(Records of spatial reasoning questions)

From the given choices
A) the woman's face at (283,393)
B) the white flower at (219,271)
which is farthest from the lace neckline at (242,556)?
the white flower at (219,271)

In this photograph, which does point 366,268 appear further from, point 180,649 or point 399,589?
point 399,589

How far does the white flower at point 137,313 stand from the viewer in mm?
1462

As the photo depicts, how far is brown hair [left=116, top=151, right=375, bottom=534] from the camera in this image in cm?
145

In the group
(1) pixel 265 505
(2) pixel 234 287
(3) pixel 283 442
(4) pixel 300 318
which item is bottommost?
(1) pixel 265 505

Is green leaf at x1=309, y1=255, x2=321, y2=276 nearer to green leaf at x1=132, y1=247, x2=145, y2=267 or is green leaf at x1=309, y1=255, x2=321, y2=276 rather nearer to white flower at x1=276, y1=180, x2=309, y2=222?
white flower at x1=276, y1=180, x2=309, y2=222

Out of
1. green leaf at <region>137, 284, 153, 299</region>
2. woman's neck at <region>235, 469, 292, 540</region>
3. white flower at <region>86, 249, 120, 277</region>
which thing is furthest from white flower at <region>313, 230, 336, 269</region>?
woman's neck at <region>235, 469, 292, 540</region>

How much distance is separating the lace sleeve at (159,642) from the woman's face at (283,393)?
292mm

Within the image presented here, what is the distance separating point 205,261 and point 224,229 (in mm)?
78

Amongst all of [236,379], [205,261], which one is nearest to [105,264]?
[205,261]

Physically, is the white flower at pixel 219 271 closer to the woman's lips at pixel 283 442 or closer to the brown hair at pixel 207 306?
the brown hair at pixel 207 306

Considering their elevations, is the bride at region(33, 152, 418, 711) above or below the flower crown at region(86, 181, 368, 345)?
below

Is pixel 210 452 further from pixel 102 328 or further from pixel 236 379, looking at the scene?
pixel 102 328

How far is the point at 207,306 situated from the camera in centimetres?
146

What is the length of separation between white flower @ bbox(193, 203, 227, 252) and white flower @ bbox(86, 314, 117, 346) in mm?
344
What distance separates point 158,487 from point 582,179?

--

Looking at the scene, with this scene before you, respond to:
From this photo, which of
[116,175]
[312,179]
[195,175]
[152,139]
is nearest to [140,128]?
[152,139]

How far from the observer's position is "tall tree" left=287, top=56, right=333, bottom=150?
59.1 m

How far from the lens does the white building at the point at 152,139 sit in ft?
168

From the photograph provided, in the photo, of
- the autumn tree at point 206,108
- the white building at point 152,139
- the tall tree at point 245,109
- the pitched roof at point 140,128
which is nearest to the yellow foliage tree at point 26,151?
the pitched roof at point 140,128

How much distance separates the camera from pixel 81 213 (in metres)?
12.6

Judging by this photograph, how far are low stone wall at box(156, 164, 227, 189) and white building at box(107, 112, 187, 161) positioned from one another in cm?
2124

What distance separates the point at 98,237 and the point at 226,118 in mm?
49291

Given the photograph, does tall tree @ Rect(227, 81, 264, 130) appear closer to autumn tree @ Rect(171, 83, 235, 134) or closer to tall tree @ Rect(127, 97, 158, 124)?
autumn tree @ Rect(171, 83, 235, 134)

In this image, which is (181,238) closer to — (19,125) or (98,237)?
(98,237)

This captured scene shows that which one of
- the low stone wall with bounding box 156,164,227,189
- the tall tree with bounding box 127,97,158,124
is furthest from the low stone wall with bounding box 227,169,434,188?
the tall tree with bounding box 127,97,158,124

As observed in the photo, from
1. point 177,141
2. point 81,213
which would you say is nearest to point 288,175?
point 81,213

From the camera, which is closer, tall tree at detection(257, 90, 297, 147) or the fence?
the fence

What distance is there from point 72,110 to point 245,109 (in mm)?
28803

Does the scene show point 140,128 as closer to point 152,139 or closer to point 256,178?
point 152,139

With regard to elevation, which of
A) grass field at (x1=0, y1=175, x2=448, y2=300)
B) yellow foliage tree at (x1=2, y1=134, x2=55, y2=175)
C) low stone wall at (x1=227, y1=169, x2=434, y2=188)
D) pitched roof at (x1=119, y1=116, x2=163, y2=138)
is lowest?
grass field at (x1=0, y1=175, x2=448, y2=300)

Required task → Rewrite the part that opens with the line containing "Considering their elevations, is" and closes with the line containing "What distance separates point", substituting "pale blossom" for every "white flower" and leaving everything else unchanged.

The completed task →
Considering their elevations, is the bride at region(33, 152, 418, 711) above or below the flower crown at region(86, 181, 368, 345)?
below

Is pixel 210 452 further from pixel 102 328 or further from pixel 236 379, looking at the scene?
pixel 102 328

How far is the point at 207,306 situated from the camera in centimetres?
146

What is the length of separation between pale blossom @ bbox(193, 203, 227, 252) and pale blossom @ bbox(86, 314, 117, 346) in mm?
344
What distance separates point 158,487 from point 582,179?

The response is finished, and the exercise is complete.